Na Paraíba “Velha de Guerra”, não precisa ser pós doutor em Sociologia ou Ciência Política pela UFPB ou Sorbonne para entender os moídos e desdobramentos da conjuntura política na direção de 2022, agora afetada pela declaração do presidente nacional do Cidadania, Roberto Freire, de que aprova a gestão do governador João Azevêdo, mas no plano presidencial futuro defende a figura do apresentador Luciano Huck. Era tudo o que o campo progressista não queria ouvir.

Em tempo, se faz fundamental reconhecer o posicionamento de Freire na atualidade cobrando da OAB que ela comande o processo de mobilização popular pelo Impeachment do presidente, algo não assumido pela Ordem, mas no âmbito da Paraíba a coisa anda e repercute diferente.

HISTÓRICO DE DISTÂNCIA

Na vida politica, Roberto Freire comumente sempre se posicionou em desalinho ao significado do PT, desde os tempos da redemocratização diante de 1985 em diante via PCB transformado depois em PPS e, na fase mais recente, em Cidadania.

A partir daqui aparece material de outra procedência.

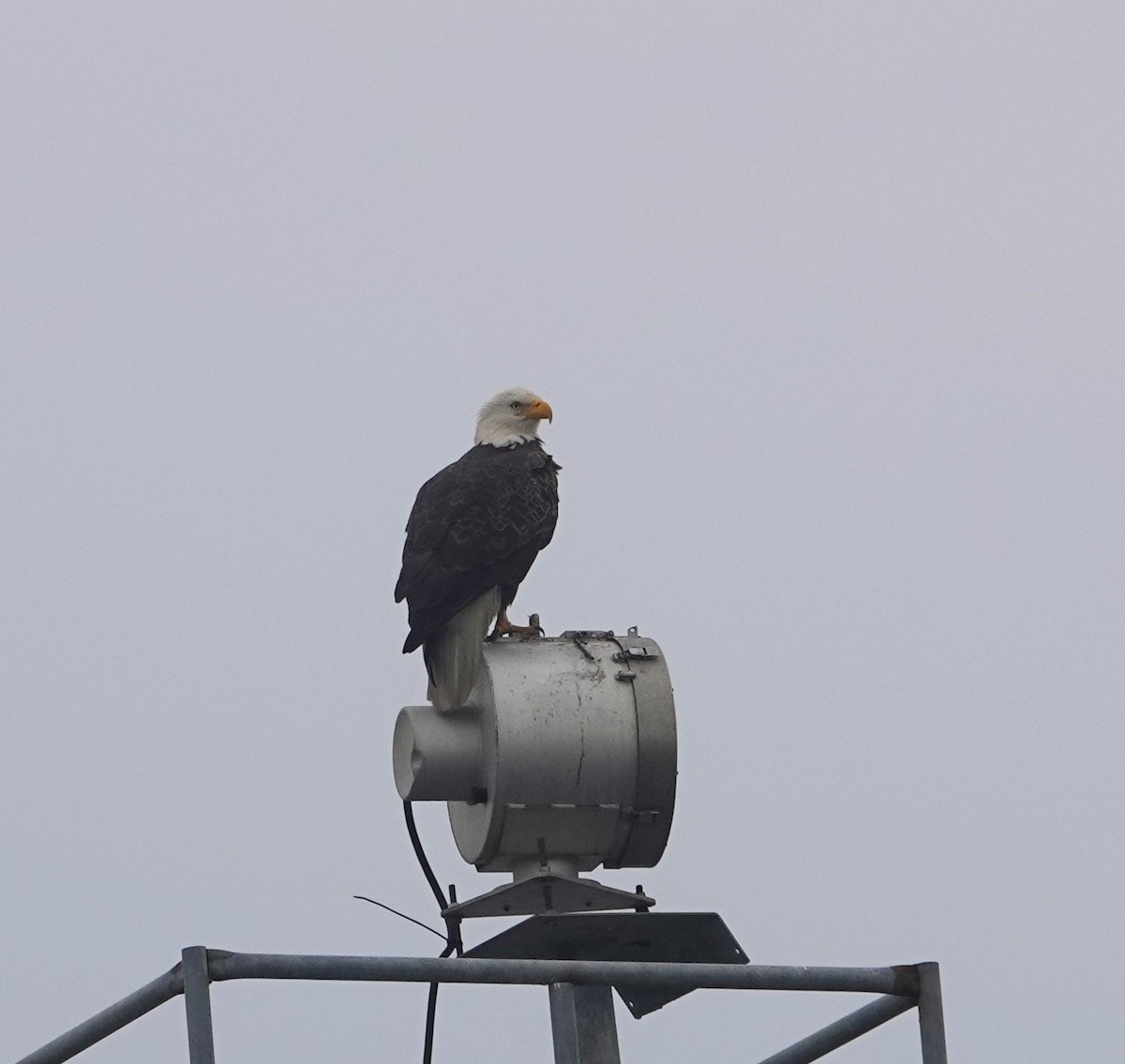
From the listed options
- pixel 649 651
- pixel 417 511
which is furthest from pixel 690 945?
pixel 417 511

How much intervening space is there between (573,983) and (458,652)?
308 cm

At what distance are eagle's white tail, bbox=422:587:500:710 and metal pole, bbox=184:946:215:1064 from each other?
10.3ft

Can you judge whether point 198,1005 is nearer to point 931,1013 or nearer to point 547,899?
point 931,1013

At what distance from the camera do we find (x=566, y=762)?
7770 millimetres

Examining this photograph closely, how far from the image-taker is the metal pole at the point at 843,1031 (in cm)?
628

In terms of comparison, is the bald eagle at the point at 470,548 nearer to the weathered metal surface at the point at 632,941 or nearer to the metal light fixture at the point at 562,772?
the metal light fixture at the point at 562,772

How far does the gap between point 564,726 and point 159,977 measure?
275 centimetres

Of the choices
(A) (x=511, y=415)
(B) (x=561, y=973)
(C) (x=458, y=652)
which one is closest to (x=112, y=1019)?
(B) (x=561, y=973)

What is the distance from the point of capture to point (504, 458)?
33.9ft

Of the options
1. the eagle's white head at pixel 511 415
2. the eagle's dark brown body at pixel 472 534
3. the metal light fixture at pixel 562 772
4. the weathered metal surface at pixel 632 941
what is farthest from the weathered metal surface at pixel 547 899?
the eagle's white head at pixel 511 415

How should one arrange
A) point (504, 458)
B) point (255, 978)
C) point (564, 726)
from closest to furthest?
point (255, 978)
point (564, 726)
point (504, 458)

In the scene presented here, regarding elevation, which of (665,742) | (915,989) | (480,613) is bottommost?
(915,989)

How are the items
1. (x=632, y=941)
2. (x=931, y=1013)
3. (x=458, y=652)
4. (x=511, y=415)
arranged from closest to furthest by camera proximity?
(x=931, y=1013) → (x=632, y=941) → (x=458, y=652) → (x=511, y=415)

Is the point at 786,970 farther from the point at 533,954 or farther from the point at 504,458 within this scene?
the point at 504,458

A sinalização pró Huck produzirá problemas em nível tabajara, até porque na Paraíba a base política progressista é pró Lula / PT. Em tempo: a essência desse segmento atrai pessoal originalmente petista, há ainda os que romperam pró RC aderindo ao PSB e ultimamente depois saindo para o agora Cidadania em apoio a João Azevedo.

Registre-se que essa gente socialista se apresenta longe do ex-governador Ricardo Coutinho, então maior líder, mas enfrentando forte desgaste que insiste em ressurgir, mas o Cidadania nacional dá mote contra o adversário de RC, o governador, nesta conjuntura. E isto abre brecha para Ricardo.

Este é o cenário a partir dos efeitos nacionais devendo repercutir no estado e se apresenta como elemento a ser levado muito a sério porque, embora ainda existam na sucessão presidencial Ciro Gomes e cia, etc., na Paraíba os nomes de maior evidência e liderança passam por Lula, majoritário, e Bolsonaro.

Roberto Freire puxou o freio de mão em posição típica de contramão na correlação paraibana, pelo menos no contexto de agora, e isto é delicado e ruim para inicio de construção da reeleição de Azevêdo na convergência nacional, até porque sem militância não se faz campanha.

GOVERNADOR SE MANIFESTA

Palavras do governador João Azevedo na Arapuan nesta segunda-feira:

– Eu acho que Huck é um nome novo, foge dos extremos que o Brasil está vivendo. Entretanto tudo isso tem que ser construído, mas construído aos poucos. Não tem uma tradição política, o que não é nenhum demérito, talvez seja até uma vantagem, mas precisa ser construído. Ninguém faz uma campanha para presidente da república sozinho […]. Mas é uma boa alternativa que hoje está sendo colocada pelo partido”, disse.

UMAS & OUTRAS

…O nome do ministro Marcelo Queiroga começou a ser lembrado. Vamos aguardar.
…Ainda continua o questionamento porque a família Feliciano insiste em sonegar informações sobre o estado de saúde do deputado federal Damião.

…A posição de Ciro Gomes contra Lula motivou análise critica e contrária do ex-ministro José Eduardo Cardozo à Revista NORDESTE.

…Pedimos compreensão e espaço: nesta terça-feira Davi Santos aniversaria. Toda a sorte do mundo!